A lei também adicionou um artigo para proteger o mega DNU da semana passada, ratificando-o, algo que significa que, se o Congresso aprovar a lei, a controvérsia judicial sobre ela será anulada. Ao mesmo tempo, a lei prevê uma ampla reforma do Estado com alterações em centenas de leis, incluindo reformas políticas (revogação das PASO, mudança na composição da Câmara dos Deputados). Em suma, é um ataque global, que o governo tenta justificar com a “herança recebida”, com a mentira de que “não há dinheiro” ou com a suposta “ferocidade do Estado”, quando quase tudo está privatizado. Ele diz que a aplicação de tais medidas porá fim à “frustração” provocada pelos governos anteriores. Mas as medidas adotadas são tão brutais, somadas à mega-desvalorização do peso e à disparada dos preços provocadas com a adoção do lema “liberdade de mercado”, que o que cresce é a incerteza, a preocupação e a vontade de enfrentá-las por parte do povo trabalhador. Por isso, ocorreram os panelaços que, somadas à marcha do sindicalismo combativo e da esquerda do dia 20 de dezembro, deram um passo adiante na luta contra o protocolo repressivo de Patricia Bullrich.
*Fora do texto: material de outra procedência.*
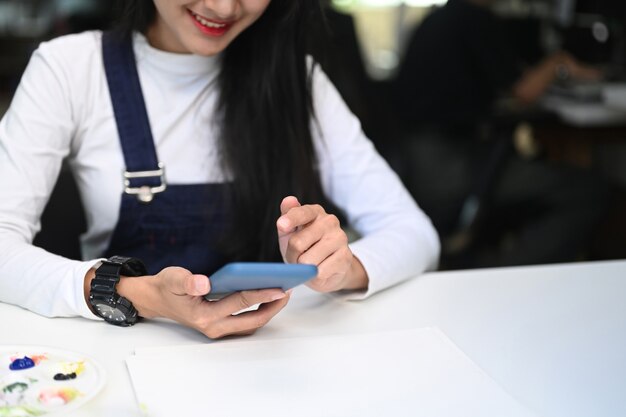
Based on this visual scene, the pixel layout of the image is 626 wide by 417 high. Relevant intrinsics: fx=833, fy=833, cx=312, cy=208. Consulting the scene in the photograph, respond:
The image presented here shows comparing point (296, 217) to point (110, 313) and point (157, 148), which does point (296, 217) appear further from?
point (157, 148)

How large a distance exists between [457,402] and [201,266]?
24.4 inches

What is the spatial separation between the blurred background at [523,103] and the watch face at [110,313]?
1.35 metres

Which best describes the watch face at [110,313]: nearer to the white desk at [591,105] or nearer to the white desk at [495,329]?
the white desk at [495,329]

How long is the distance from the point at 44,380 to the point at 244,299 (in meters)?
0.22

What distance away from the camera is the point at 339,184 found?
1.44m

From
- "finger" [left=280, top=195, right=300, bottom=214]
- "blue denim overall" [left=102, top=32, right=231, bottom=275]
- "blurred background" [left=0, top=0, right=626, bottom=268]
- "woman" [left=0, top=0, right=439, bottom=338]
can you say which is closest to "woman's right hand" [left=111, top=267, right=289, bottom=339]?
"finger" [left=280, top=195, right=300, bottom=214]

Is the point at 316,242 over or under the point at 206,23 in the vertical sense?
under

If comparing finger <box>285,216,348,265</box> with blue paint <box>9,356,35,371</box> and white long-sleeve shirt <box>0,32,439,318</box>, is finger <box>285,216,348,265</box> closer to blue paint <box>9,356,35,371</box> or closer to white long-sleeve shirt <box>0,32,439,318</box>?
white long-sleeve shirt <box>0,32,439,318</box>

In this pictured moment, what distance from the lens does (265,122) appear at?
138cm

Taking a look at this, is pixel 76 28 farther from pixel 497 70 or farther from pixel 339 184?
pixel 339 184

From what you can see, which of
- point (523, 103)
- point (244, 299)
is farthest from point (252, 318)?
point (523, 103)

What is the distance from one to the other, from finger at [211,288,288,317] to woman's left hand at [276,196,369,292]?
9cm

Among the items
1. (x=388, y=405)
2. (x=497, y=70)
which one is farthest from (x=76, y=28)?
(x=388, y=405)

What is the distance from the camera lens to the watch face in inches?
38.5
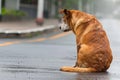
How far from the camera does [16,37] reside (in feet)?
79.4

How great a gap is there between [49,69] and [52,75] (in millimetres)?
1253

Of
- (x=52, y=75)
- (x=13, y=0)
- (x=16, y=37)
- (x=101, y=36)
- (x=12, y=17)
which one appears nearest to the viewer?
(x=52, y=75)

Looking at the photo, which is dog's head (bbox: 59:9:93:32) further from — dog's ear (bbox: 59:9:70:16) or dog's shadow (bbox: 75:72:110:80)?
dog's shadow (bbox: 75:72:110:80)

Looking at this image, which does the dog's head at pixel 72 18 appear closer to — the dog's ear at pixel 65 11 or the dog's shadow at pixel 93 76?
the dog's ear at pixel 65 11

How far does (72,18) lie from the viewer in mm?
10703

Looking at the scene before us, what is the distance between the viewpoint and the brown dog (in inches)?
395

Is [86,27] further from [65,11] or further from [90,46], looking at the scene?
[65,11]

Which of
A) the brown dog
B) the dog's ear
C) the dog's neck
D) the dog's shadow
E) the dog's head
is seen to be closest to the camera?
the dog's shadow

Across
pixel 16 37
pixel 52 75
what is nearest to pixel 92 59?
pixel 52 75

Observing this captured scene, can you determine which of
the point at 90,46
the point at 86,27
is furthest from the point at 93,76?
the point at 86,27

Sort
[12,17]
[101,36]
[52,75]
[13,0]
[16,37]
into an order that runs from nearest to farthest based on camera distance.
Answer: [52,75] → [101,36] → [16,37] → [12,17] → [13,0]

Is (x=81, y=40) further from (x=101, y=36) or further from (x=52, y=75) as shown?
(x=52, y=75)

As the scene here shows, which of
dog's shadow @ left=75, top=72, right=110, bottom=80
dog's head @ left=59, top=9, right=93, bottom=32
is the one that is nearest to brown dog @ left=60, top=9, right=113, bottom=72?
dog's head @ left=59, top=9, right=93, bottom=32

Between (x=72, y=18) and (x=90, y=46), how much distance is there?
88cm
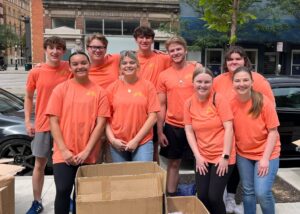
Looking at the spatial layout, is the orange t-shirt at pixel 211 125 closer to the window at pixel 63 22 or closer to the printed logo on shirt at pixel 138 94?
the printed logo on shirt at pixel 138 94

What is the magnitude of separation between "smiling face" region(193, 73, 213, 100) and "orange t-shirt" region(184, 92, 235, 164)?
73 millimetres

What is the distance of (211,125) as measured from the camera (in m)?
3.21

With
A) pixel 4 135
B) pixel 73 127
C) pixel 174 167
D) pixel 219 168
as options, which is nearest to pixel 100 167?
pixel 73 127

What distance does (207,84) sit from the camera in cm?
324

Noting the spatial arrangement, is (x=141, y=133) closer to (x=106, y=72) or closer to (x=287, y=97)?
(x=106, y=72)

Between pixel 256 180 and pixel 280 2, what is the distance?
645 inches

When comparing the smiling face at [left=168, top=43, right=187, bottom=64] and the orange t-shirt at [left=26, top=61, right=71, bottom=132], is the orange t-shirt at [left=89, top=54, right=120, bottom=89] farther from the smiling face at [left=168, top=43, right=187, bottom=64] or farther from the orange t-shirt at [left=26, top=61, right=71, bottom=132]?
the smiling face at [left=168, top=43, right=187, bottom=64]

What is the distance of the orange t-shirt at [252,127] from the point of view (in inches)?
126

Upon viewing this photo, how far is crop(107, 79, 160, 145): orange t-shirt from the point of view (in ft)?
11.2

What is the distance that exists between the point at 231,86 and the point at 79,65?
1413 mm

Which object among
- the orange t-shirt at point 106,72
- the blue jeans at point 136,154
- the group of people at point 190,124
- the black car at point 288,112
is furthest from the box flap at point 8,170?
the black car at point 288,112

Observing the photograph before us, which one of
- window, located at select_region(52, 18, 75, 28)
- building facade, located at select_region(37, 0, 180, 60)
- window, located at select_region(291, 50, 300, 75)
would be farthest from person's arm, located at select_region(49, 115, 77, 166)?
window, located at select_region(52, 18, 75, 28)

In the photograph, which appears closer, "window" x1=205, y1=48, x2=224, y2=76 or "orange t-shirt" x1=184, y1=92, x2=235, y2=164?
"orange t-shirt" x1=184, y1=92, x2=235, y2=164

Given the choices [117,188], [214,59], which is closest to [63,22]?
[214,59]
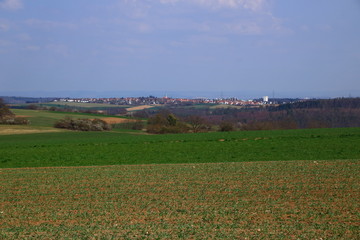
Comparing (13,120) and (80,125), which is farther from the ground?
(13,120)

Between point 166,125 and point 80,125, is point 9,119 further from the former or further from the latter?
point 166,125

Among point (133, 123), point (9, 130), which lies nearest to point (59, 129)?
point (9, 130)

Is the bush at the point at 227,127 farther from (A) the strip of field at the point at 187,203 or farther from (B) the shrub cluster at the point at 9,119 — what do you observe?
(A) the strip of field at the point at 187,203

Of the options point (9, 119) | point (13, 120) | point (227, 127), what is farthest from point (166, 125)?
point (9, 119)

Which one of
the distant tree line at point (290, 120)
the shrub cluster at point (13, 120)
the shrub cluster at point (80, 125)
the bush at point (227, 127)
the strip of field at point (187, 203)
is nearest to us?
the strip of field at point (187, 203)

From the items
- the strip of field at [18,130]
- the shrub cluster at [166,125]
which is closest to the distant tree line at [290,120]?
the shrub cluster at [166,125]

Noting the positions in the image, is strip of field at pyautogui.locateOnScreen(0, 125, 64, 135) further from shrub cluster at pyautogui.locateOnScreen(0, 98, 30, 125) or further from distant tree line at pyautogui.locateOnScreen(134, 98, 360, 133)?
distant tree line at pyautogui.locateOnScreen(134, 98, 360, 133)

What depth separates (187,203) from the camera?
465 inches

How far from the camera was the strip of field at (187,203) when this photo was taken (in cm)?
924

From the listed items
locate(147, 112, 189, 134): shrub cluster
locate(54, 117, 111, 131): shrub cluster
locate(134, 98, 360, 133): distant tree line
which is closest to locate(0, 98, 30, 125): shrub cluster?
locate(54, 117, 111, 131): shrub cluster

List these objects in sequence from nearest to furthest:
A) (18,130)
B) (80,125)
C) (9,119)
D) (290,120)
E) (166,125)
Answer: (18,130)
(166,125)
(9,119)
(80,125)
(290,120)

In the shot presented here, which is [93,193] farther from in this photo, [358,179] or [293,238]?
[358,179]

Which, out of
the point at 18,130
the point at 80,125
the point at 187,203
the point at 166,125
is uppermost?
the point at 187,203

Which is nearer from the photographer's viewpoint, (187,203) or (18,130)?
(187,203)
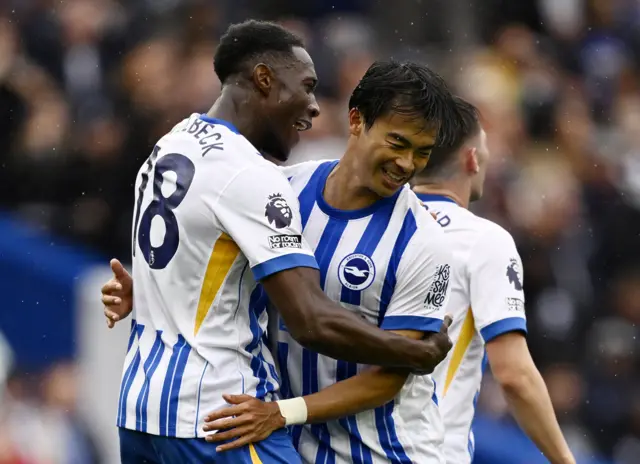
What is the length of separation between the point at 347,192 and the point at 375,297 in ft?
1.20

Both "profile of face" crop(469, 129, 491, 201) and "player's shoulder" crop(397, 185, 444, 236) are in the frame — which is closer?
"player's shoulder" crop(397, 185, 444, 236)

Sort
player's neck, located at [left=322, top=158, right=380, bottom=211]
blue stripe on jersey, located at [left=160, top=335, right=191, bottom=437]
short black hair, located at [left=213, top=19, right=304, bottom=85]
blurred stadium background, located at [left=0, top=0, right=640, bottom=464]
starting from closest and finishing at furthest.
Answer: blue stripe on jersey, located at [left=160, top=335, right=191, bottom=437], player's neck, located at [left=322, top=158, right=380, bottom=211], short black hair, located at [left=213, top=19, right=304, bottom=85], blurred stadium background, located at [left=0, top=0, right=640, bottom=464]

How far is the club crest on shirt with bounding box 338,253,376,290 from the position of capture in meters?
4.05

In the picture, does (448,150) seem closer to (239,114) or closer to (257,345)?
(239,114)

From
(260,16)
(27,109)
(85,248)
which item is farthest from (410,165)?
(260,16)

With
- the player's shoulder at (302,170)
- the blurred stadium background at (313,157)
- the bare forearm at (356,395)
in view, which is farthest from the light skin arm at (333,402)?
the blurred stadium background at (313,157)

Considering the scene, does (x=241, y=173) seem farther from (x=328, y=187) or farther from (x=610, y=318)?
(x=610, y=318)

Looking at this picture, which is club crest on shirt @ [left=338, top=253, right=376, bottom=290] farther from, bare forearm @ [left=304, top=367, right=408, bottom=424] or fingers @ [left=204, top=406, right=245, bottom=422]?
fingers @ [left=204, top=406, right=245, bottom=422]

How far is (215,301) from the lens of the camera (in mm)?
3916

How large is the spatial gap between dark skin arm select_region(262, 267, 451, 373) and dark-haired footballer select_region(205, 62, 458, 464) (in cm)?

A CGT não teve outra alternativa senão convocar uma marcha para o dia 27 de dezembro, mas limitada, “simbólica” e dirigida aos Tribunais. Marcha em que os/as que lutam e a Frente de Izquierda exigiram que a CGT e a CTA marcassem uma data urgente para a greve nacional e lançassem um plano de luta para derrotar o decreto, a lei “ônibus” e o plano motosserra de Milei e do FMI, lutando por um aumento imediato e geral dos salários e das aposentadorias para recuperar as perdas da inflação. Apelamos à ampla unidade para alcançá-lo.